Scene question records:
----

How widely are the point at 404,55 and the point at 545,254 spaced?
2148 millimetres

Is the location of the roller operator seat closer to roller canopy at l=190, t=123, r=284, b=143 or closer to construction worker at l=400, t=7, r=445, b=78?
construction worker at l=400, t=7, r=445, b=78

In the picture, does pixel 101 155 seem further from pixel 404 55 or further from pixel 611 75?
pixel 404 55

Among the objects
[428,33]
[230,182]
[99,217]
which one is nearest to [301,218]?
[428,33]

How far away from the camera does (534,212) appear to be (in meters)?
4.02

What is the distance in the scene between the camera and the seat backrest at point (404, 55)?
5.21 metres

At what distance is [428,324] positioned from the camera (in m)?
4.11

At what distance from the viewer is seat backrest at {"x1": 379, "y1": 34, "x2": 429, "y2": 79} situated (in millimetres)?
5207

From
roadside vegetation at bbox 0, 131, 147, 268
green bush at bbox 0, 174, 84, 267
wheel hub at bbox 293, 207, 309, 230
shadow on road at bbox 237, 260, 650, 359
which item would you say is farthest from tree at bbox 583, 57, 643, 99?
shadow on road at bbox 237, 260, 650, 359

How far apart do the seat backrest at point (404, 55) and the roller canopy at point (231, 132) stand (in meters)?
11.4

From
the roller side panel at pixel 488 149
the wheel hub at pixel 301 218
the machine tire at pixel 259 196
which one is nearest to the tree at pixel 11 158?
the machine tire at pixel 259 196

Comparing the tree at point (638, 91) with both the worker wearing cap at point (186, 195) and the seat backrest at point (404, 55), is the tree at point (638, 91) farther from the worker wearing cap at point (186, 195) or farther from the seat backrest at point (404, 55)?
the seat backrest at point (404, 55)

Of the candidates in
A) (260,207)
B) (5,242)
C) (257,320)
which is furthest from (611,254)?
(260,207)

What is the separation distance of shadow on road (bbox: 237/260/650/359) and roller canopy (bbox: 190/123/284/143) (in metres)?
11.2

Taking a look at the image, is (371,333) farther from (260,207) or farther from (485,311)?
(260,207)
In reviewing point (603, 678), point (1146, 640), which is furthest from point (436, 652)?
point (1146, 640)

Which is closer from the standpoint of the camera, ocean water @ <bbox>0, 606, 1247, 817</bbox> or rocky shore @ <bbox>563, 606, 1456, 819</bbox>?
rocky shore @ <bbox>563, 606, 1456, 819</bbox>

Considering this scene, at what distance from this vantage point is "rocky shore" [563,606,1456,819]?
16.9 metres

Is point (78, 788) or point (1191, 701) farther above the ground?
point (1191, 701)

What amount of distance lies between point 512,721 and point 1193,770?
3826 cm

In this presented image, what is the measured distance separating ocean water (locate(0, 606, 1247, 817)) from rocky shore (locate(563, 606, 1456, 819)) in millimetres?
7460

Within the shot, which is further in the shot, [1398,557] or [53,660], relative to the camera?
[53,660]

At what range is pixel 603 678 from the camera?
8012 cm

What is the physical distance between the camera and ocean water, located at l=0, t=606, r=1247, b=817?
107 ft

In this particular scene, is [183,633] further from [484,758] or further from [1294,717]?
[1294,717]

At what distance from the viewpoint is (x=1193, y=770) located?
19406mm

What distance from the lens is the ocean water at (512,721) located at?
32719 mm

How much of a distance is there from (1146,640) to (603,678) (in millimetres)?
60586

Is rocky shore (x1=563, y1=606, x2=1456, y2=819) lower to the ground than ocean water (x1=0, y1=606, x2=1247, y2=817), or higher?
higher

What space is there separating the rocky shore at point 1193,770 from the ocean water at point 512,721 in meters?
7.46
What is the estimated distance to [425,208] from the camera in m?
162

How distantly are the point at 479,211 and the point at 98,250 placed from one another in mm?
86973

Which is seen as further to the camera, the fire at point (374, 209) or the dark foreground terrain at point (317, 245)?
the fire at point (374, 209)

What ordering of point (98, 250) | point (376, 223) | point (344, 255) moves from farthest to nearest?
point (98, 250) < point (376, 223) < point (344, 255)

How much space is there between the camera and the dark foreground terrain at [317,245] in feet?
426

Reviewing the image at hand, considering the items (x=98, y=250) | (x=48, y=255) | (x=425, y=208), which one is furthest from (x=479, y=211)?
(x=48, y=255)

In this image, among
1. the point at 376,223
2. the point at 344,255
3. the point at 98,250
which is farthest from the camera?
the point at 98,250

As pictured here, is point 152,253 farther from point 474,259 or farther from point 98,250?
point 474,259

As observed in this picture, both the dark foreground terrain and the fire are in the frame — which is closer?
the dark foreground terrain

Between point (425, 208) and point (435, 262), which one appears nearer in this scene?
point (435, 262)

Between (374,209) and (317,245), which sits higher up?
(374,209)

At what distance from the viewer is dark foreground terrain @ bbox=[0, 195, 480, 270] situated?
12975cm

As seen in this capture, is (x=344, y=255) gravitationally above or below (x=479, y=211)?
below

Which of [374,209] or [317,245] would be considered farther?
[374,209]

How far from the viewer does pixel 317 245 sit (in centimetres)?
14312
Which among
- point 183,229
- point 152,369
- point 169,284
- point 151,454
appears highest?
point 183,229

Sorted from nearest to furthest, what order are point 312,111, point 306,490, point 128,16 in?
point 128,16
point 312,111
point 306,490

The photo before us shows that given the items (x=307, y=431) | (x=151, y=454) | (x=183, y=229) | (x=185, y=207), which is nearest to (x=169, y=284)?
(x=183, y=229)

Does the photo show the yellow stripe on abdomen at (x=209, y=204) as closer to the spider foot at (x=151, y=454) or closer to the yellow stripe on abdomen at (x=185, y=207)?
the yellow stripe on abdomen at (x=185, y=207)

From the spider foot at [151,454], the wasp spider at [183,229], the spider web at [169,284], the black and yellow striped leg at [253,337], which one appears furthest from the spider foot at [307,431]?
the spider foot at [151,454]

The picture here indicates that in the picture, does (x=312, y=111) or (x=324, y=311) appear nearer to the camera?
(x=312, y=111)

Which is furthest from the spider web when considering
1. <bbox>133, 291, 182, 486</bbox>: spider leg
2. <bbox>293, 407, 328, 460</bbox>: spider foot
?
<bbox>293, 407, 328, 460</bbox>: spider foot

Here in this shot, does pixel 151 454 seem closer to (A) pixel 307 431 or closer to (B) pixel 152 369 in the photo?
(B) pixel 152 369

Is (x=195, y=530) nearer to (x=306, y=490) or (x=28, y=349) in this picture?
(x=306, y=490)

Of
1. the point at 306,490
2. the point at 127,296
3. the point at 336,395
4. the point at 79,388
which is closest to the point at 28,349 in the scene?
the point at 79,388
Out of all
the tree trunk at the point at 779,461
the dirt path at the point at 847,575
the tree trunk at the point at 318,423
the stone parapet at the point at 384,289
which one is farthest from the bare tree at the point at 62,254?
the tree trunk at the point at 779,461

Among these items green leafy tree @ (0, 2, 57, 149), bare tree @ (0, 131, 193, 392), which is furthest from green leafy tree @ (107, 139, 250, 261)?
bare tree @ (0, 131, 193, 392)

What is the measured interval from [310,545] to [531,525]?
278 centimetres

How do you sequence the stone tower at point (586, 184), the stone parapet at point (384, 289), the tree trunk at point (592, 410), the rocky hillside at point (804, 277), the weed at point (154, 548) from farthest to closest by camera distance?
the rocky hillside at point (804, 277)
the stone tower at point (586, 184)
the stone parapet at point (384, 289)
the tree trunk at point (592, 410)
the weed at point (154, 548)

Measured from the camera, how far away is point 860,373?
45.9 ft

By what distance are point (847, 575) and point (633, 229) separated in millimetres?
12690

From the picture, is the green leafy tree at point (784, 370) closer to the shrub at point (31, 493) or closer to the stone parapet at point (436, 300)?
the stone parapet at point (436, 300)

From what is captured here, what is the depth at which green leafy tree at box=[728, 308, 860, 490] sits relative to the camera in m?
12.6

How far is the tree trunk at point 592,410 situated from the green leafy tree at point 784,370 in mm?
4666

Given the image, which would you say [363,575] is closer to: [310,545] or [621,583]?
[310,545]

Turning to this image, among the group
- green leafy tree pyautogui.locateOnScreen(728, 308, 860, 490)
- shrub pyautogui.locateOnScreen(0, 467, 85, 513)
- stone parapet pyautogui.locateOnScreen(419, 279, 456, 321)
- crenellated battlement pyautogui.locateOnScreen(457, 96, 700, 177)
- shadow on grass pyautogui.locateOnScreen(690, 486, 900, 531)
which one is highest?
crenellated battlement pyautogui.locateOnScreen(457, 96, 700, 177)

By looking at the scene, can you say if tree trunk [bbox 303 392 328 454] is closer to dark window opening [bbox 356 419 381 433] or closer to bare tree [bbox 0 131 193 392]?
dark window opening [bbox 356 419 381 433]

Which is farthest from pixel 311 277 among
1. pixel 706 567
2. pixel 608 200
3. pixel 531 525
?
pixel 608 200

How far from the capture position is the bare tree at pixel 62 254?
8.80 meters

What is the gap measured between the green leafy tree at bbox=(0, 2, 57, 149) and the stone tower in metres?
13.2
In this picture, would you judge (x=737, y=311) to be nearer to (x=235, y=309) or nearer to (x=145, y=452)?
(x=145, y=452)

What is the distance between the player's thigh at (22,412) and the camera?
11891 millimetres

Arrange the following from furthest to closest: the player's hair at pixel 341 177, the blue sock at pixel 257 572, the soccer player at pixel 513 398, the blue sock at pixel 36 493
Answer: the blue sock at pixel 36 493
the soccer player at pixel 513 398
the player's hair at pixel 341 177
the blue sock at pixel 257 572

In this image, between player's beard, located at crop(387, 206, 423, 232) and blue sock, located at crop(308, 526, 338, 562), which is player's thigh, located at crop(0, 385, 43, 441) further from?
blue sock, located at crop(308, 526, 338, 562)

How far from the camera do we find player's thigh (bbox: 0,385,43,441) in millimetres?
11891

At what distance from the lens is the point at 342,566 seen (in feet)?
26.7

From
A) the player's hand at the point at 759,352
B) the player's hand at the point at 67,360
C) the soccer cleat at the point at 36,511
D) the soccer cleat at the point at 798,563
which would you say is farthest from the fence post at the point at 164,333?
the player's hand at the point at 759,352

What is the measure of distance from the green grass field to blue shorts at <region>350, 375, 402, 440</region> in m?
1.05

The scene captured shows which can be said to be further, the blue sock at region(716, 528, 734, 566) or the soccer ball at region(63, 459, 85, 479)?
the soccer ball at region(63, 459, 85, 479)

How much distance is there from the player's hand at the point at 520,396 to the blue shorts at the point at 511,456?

----

Reproduce only those lines of the entries above that run from the line with "In this image, between" to the final line.

In this image, between player's beard, located at crop(387, 206, 423, 232) and blue sock, located at crop(308, 526, 338, 562), which is player's thigh, located at crop(0, 385, 43, 441) further from?
blue sock, located at crop(308, 526, 338, 562)

How far from the camera do we find player's thigh (bbox: 0,385,43,441) in millimetres?
11891

At what distance from the lens is the point at 342,566 seen (in feet)?
26.7

From
A) the player's hand at the point at 759,352
B) the player's hand at the point at 67,360
C) the soccer cleat at the point at 36,511
D) the soccer cleat at the point at 798,563
which would you say is farthest from the fence post at the point at 164,333?
the player's hand at the point at 759,352

What is the measure of distance from the green grass field to blue shorts at <region>350, 375, 402, 440</region> in m?
1.05

The scene captured shows which can be said to be further, the blue sock at region(716, 528, 734, 566) or the soccer ball at region(63, 459, 85, 479)?
the soccer ball at region(63, 459, 85, 479)

How much distance is there from the player's hand at the point at 520,396 to the blue shorts at the point at 511,456?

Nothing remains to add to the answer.